Show HN: Serverless OLAP with Seafowl and GCP

54 points by paws 3 years ago

Hello HN! I'm an engineer at Splitgraph and recently started learning Rust so I could make my first contribution to Seafowl [0], an early stage analytical database. Along the way I figured out a database hosting hack on GCP and wanted to share it with HN. It's a way to achieve "true" scale to zero database hosting that could be useful for certain side projects or spiky traffic situations.

A recurring problem I've faced with side projects is the need for Postgres, but no desire to deploy or maintain new instances. So when I learned GCP's "always free" tier includes serverless [1] I got curious to see if I could run a database.

While a lot of classic databases aren't usually a great fit for serverless, Seafowl separates compute, storage and catalog (catalog == a SQLite file of metadata). [2] Last month I was able to introduce GCS bucket compat to Seafowl, which enabled me to mount the catalog via gcsfuse (i.e. an adapter that allows attaching GCS buckets to local filesystems). Upshot: while FUSE does add HTTP requests to container startup, init time remains comparatively quick, even cold starts, because fetching is limited to the single catalog SQLite file only.

With this approach you get a URL you can query directly from your FE if you want, e.g. fetch() can send SELECT * ... queries straight from your users' browser. You could plot a graph from a static React frontend, or observablehq.com editor, with no persistent backend needed. So at times when nobody's using your app, 100% of your stack can scale to zero with obvious cloud spend advantages. And even if you exceed free tier limits, being PAYG offers a good chance you'll come out ahead on hosting costs anyway.

NB: Seafowl is an early stage project, so it's not really suitable if you need transactions or fast single-row writes. Otherwise, this could be a nice way to get free database hosting at a big 3 cloud provider, especially for e.g. read-only analytical reporting queries.

--------

*Task set*.
1. According to the Seafowl post, what is the catalog?
2. Return the part of the Seafowl post between "Show HN: Serverless" and "spiky traffic situations.", inclusive.
3. Write the next part of the Seafowl post, picking up after its final sentence.

*Excerpts from a spatial reasoning dataset*.
--------

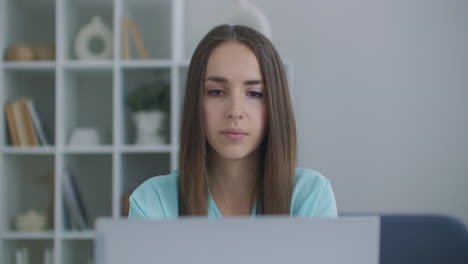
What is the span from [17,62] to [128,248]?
225 centimetres

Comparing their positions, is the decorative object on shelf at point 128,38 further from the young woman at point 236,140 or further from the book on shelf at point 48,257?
the young woman at point 236,140

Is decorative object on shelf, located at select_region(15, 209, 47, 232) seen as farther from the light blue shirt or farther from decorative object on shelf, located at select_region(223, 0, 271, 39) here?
the light blue shirt

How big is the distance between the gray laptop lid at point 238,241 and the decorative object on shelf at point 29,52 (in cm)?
224

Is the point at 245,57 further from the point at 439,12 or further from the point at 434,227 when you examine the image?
the point at 439,12

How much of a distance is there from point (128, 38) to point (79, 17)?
1.16 feet

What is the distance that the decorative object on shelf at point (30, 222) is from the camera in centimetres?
253

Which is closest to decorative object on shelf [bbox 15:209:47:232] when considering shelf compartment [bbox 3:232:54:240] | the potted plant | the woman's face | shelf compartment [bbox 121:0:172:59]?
shelf compartment [bbox 3:232:54:240]

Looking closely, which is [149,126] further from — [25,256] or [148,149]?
[25,256]

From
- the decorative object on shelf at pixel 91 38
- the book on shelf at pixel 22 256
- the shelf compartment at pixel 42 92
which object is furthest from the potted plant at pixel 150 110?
the book on shelf at pixel 22 256

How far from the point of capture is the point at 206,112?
1175 millimetres

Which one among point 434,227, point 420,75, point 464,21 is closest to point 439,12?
point 464,21

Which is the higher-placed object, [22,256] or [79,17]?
[79,17]

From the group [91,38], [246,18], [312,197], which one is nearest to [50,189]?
[91,38]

--------

*Exercise responses*.
1. A SQLite file of metadata.

2.
Show HN: Serverless OLAP with Seafowl and GCP

54 points by paws 3 years ago

Hello HN! I'm an engineer at Splitgraph and recently started learning Rust so I could make my first contribution to Seafowl [0], an early stage analytical database. Along the way I figured out a database hosting hack on GCP and wanted to share it with HN. It's a way to achieve "true" scale to zero database hosting that could be useful for certain side projects or spiky traffic situations.

3.
Feedback and suggestions are appreciated. Hope it helps you! More available if you want [3].

[0] https://seafowl.io/docs/getting-started/introduction

[1] https://cloud.google.com/run/pricing#cpu-requests

[2] Neon is another interesting project that separates compute and storage. https://neon.tech/blog/architecture-decisions-in-neon

One issue I observed was a noticeably longer startup time vs this FUSE approach, which I believe may be related to Postgres connection setup time/roundtrips. Looking forward to trying Neon again in future.

[3] https://www.splitgraph.com/blog/deploying-serverless-seafowl

aleda145 3 years ago

I use seafowl hosted on Cloud Run for a side project for Swedish Real Estate data. Around a million rows, seafowl works great!

One killer feature (aside from scaling to zero) is that the queries can be constructed as GET requests. That means we can cache the query results with cloudflare.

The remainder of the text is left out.